Labelling only certain key points¶

Sometimes the story flows better when there is less information on the plot, for example if we want to convey how much sales have grown between two particular points. Labelling all points in this case is distracting from the message, so it's better to label only the key points. This example is on a lineplot but works on other plots as well.

In [8]:
#Sales for Sony's PSX Games in North America between 1994 and 2000
na_sales_psx = games_data.groupby(['Year', 'Platform']).sum().reset_index()
na_sales_psx['Year'] = pd.to_numeric(na_sales_psx['Year'], downcast='integer')

selected_years = range(1994,2001)
na_sales_psx = na_sales_psx[(na_sales_psx['Platform']=='PS') & na_sales_psx['Year'].isin(selected_years)].reset_index(drop=True).iloc[:,:4]

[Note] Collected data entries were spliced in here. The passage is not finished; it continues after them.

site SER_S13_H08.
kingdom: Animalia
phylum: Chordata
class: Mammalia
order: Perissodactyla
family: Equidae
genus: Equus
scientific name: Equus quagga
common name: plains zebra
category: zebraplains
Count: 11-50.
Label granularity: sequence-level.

fig, axes = plt.subplots(1,1,figsize=(10,5))
sns.lineplot(
    data=na_sales_psx,
    x='Year',
    y='NA_Sales',
    marker='o',
    ax=axes,
    color=sns.color_palette()[0]
).set_title('Total Game Sales for Sony\'s PSX in North America\n(1994-2000)\n', fontsize=15, weight='bold')

#style the y tick labels
ylabels = axes.get_yticks()
axes.set_yticks(ticks=ylabels, labels = [f'${i:.0f}M' if i % 20 == 0 else '' for i in ylabels])

# select the years where the labels will be visible, and the loop with conditional flow to plot the relevant labels
label_years = [1994, 1998]
for year, sales in zip(na_sales_psx['Year'], na_sales_psx['NA_Sales']):
    if year in label_years:
        plt.text(x = year + 0.25, #offset the text so it's not on top of the point
                 y = sales,
                 s = f'${sales:.2f}M',
                 color='k',
                 size= 12
                 )

plt.ylabel('');
plt.xlabel('');

That way, the story of how sales for PSX games grew from $1.76M in 1994 to an all-time high of $83.22M in 1998 is nicely conveyed without distractions.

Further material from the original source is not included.